It wasn't working with Marilyn Monroe or Clark Gable or even Montgomery Clift. It was the hot coffee, always fresh. The year was 1960 and Jim Gavin was a pilot in his 20s flying a turbine Bell helicopter for the U.S. Forestry Service.
"I was flying under contract," he recalls. "It was basically their aircraft four months out of the year. We did lookouts and transported firefighters near the fires." The company filming The Misfits had booked another helicopter to shoot an aerial sequence: a mustang herd galloping in the desert near Reno, Nevada. The trouble lay with the helicopter they'd rented: The normally aspirated machine couldn't lift the motion picture camera at Reno's altitude, about one mile above sea level. So the film's producers were in a panic — until they heard about Gavin's turbine Bell. They asked the Forestry Service to let him fly the scene, and the service said he could — provided Gavin flew before 10 a.m.
"I didn't have a clue who the producer and director were, but everybody had a kind of glow and they always had fresh coffee sitting around and caterers," Gavin says. "It was a contrast to the Forestry Service.
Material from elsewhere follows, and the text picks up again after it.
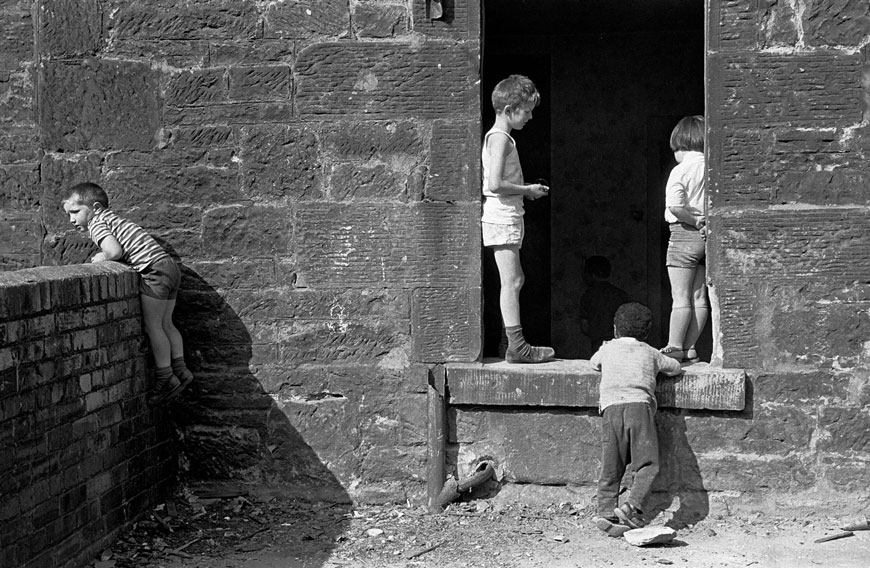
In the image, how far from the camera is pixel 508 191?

I thought, 'I'd like to do this.'"
The producers and directors liked him, too — for one reason. The rotor blades on other helicopters they'd used had been built from wood and fiberglass, and that translated into an extra-bumpy flight — which meant extra-bumpy-looking film work. But Gavin's helicopter had rotor blades of metal. It — and Gavin — flew with a smoothness that director John Huston had never seen before. Gavin's helicopter was a turbine, which meant it could lift more. And he was such a nice guy.
"Gee whiz," Huston said, "I wish you were in L.A. so we could do business with you."
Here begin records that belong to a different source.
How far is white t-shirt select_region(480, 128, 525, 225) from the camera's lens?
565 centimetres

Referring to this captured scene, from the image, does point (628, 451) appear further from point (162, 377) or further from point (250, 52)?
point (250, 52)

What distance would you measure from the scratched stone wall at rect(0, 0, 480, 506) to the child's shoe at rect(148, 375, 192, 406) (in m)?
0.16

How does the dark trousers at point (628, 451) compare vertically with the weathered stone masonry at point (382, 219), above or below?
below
"Hey, I'm from there," Gavin said.
And so a stunt pilot was born.
Gavin had earned his certificate a few years earlier, at age 18, but he first flew earlier than that. "The thing that got me flying was at the start of World War II [when] my father took me for a birthday ride," he recalls. "I got on a DC-3 airliner in L.A. and flew down to San Diego to spend the day at the zoo." As part of the trip the crew let him go up into the cockpit. That hooked him.
Since the filming of The Misfits he's piloted a lot of airplanes, from a Ford Tri-motor to a Learjet to a North American B-25 to a Douglas AD-4. He's flown tons of hours before and behind the camera. His favorite movies — well, you've probably forgotten them by now. There was Airport '75, where he flew a helicopter alongside a Boeing 747 and actually put a stunt guy down next to the cockpit. In 1983's Blue Thunder he put a helicopter down in the city streets. Then there was 1972's made-for-television movie Birds of Prey. "It was a God-awful story but the flying was exceptional," he says. "It set the tone for all helicopter movies." The flying was phenomenal — two helicopters dogfighting inside an aircraft hangar. "It was more like a dance sequence," Gavin says. Then there was White Knights, a 1985 flick that features a full-size Boeing 707 crashing into the ground. "That was the only time it will be done on that scale," Gavin laments. "Now they will do it computer-generated for twice the money."
He's no longer soliciting business and works only when he wants to. Still, he'll fly any day for Clint Eastwood or Mel Gibson "because they're real people." Gavin and fellow motion picture pilot Steve Hoskings taught Eastwood to fly helicopters a few years ago, and recently Gavin piloted one of the napalm-spewing Douglas Skyraiders in Gibson's film We Were Soldiers. The year before, he flew three airplanes in the movie Pearl Harbor: a Kate, a Val, and the lead B-25 from the aircraft carrier USS Constellation (dressed up to be the USS Hornet). "The Connie was an easy 40 knots across the deck," he says. "I had to hold the airplane on the deck to keep it down."
Gavin lives in his home near San Diego with his wife of 35 years, K.C., and takes care of his show horses. He is deeply involved in The Motion Picture Pilots Association and its mission of safety, high aviation standards, and better business practices. Movie pilots started the MPPA five years ago, with Gavin as its first president. "During the first meeting, I got up to go to the john and when I came back I was president," he says. Today he's the executive director. "It's been a highlight of my career," Gavin says. For someone who's been in the movies for 42 years — the most experienced film pilot to date — that's saying something.